**Work to do**
Pull out each line in the rows that contains the word "when", and copy those lines unchanged.

○ ○ ○ ○

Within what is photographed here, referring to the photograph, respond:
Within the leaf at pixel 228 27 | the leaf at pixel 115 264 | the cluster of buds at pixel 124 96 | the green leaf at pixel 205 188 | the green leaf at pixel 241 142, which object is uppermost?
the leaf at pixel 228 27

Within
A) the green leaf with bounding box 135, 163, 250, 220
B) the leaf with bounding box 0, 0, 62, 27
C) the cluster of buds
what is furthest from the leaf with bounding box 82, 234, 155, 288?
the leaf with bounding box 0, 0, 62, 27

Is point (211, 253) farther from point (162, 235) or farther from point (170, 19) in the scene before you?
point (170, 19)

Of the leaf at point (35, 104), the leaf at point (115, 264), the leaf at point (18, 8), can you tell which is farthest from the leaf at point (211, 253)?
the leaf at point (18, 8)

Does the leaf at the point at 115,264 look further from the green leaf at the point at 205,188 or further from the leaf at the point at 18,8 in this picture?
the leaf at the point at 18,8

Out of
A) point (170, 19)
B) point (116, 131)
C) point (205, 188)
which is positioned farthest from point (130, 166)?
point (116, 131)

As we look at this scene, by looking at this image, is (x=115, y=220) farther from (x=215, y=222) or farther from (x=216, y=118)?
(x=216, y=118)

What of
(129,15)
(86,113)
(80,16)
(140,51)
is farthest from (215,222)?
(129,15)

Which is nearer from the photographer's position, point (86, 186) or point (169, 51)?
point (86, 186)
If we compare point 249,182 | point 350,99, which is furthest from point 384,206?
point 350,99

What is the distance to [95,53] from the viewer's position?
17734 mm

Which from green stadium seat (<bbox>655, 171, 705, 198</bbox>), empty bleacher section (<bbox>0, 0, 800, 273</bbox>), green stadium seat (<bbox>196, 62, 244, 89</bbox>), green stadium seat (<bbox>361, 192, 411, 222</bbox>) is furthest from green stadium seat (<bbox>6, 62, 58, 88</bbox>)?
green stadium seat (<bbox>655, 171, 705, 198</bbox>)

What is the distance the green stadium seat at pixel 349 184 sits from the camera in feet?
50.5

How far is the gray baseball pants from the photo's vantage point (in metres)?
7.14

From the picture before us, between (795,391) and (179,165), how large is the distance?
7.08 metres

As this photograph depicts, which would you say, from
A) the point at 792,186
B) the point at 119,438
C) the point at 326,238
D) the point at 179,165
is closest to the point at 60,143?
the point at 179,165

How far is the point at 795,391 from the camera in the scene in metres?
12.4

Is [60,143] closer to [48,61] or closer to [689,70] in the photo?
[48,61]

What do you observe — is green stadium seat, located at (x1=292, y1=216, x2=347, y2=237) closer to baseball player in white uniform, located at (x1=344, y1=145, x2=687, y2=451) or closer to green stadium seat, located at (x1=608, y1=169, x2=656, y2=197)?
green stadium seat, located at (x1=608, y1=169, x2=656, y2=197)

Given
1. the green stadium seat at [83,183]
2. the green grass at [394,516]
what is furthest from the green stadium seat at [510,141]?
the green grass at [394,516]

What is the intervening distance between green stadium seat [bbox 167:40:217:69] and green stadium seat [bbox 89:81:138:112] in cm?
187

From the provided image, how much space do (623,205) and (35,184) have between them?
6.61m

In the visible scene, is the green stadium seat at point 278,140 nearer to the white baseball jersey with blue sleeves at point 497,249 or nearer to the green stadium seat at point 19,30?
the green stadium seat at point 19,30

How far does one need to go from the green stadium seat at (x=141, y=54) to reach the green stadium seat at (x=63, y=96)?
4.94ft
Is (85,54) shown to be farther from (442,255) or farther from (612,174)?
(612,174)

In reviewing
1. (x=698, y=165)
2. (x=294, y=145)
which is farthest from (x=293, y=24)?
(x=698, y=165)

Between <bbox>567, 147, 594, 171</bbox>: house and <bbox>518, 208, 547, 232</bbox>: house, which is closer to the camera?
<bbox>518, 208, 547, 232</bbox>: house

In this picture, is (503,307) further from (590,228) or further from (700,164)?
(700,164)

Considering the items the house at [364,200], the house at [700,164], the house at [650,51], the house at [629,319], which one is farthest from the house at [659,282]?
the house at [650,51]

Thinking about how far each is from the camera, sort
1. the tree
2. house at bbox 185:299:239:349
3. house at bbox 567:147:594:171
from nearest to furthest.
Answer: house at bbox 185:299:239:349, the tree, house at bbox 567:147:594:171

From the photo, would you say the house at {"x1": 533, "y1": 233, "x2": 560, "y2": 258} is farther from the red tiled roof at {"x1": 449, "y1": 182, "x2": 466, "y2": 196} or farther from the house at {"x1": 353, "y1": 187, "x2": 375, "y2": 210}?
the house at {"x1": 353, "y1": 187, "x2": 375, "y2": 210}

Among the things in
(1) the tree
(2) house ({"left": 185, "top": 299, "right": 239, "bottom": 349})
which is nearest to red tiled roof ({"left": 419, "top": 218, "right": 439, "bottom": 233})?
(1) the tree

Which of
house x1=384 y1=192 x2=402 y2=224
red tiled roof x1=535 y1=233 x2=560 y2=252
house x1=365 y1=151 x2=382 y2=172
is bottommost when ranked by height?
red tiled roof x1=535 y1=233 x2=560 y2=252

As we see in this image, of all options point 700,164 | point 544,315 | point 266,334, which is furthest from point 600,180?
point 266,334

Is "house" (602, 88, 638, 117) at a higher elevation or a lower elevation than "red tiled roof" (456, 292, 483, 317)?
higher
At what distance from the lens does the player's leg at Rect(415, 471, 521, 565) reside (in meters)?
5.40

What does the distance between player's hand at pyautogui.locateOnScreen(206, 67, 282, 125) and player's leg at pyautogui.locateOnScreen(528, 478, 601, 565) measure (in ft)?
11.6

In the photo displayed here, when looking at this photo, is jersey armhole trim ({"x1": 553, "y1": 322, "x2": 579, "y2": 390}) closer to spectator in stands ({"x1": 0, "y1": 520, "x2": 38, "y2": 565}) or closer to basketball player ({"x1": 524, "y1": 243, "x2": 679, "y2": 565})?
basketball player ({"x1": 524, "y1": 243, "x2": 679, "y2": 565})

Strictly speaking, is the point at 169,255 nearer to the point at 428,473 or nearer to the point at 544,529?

○ ○ ○ ○

**Task output**
is bottommost when ranked by height?
In the photo displayed here, when looking at this photo, is jersey armhole trim ({"x1": 553, "y1": 322, "x2": 579, "y2": 390}) closer to spectator in stands ({"x1": 0, "y1": 520, "x2": 38, "y2": 565}) or closer to basketball player ({"x1": 524, "y1": 243, "x2": 679, "y2": 565})?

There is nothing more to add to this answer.